The qualitative arm of this project was carried out in a specific geographical area of England using a self-selected sample of participants. To this extent, and in common with the non-generalisability of the qualitative method, we cannot claim that the views expressed are representative of the population in general. Our quantitative sample, although larger, was also self-selected and therefore might not be representative of the population as a whole.
We did not gather socio-economic data from either our quantitative or qualitative samples, and we only had a limited number of participants from ethnic minority backgrounds, particularly in the qualitative sample. This is a limitation, since ethnicity and socio-economic status may influence attitudes about, and knowledge of, IUC.15
Women need to be reassured that IUC can be removed and fertility restored at any time following insertion.
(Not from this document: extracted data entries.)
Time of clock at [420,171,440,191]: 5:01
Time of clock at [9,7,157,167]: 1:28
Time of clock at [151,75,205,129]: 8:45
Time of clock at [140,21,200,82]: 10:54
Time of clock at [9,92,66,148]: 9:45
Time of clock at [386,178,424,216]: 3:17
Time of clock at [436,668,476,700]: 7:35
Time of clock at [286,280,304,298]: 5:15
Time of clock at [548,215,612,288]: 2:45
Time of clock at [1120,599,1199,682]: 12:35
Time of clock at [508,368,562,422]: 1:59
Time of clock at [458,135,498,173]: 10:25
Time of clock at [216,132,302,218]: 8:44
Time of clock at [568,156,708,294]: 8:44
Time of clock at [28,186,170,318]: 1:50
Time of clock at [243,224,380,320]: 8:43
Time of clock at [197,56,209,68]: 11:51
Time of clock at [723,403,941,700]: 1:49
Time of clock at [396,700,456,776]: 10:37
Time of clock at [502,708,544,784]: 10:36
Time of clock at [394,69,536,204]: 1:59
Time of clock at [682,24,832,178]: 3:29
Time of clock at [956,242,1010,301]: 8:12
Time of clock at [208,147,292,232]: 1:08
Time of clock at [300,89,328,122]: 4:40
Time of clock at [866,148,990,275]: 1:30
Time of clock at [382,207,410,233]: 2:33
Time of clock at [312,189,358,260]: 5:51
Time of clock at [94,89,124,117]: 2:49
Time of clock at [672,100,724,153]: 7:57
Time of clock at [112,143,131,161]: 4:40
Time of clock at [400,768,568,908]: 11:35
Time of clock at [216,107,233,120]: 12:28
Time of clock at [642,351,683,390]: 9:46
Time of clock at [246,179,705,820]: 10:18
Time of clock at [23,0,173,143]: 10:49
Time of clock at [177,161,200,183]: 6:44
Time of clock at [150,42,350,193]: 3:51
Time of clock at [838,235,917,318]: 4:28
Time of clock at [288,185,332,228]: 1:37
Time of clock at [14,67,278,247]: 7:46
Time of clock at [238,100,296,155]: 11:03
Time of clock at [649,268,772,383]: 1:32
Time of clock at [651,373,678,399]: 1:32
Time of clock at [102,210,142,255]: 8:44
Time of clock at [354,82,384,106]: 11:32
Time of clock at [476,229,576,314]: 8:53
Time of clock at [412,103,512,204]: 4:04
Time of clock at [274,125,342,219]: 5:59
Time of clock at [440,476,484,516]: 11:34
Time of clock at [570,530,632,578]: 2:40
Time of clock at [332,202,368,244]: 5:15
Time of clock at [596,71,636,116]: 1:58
This should be explicitly stated in information leaflets on IUC.
More research is needed to understand the personal and reproductive timeframes which influence contraceptive choice and the acceptability of long-acting methods in terms of their duration and when pregnancy is intended.
We have found that concerns and misinformation persist about IUC, 8 years after the last research on this topic in this population6 8 and 10 years after the NICE guidelines encouraged more advice for women about LARC methods in the UK.2 Information provided to women considering IUC should be innovatively constructed and tailored to address the concerns expressed by never-users more fully, particularly around the details of insertion and removal, the choice to remove the device at any stage after insertion, and concerns about potential adverse long-term effects.
SW contributed to the design, data collection, data analysis and writing of the research. VLN contributed to the design, data collection, data analysis and writing of the research. LH contributed to the design, data analysis and writing of the research. MP contributed to the design and data analysis of the research.
Contributors Elektra Lapavits provided research assistance. Catherine Bannister helped to review the literature.
Funding This research was funded by Bayer PLC, who manufacture a number of intrauterine contraceptive devices. Bayer PLC played no part in the design, analysis or interpretation of this study, apart from requesting that attitudes towards the Jaydess intrauterine system be explored in the interviews.
Competing interests None declared.
Patient consent Obtained.
Ethics approval Ethical approval for this project was obtained from NRES Committee London South East (14/LO/0004). This study was registered on the NIHR CRN Portfolio, study ID 15912 "Acceptability of intrauterine contraception: a mixed methods study" prior to starting the study.
Provenance and peer review Not commissioned; externally peer reviewed.
Data sharing statement Due to the personal and sensitive nature of the qualitative data in this paper we have not asked permission for data sharing.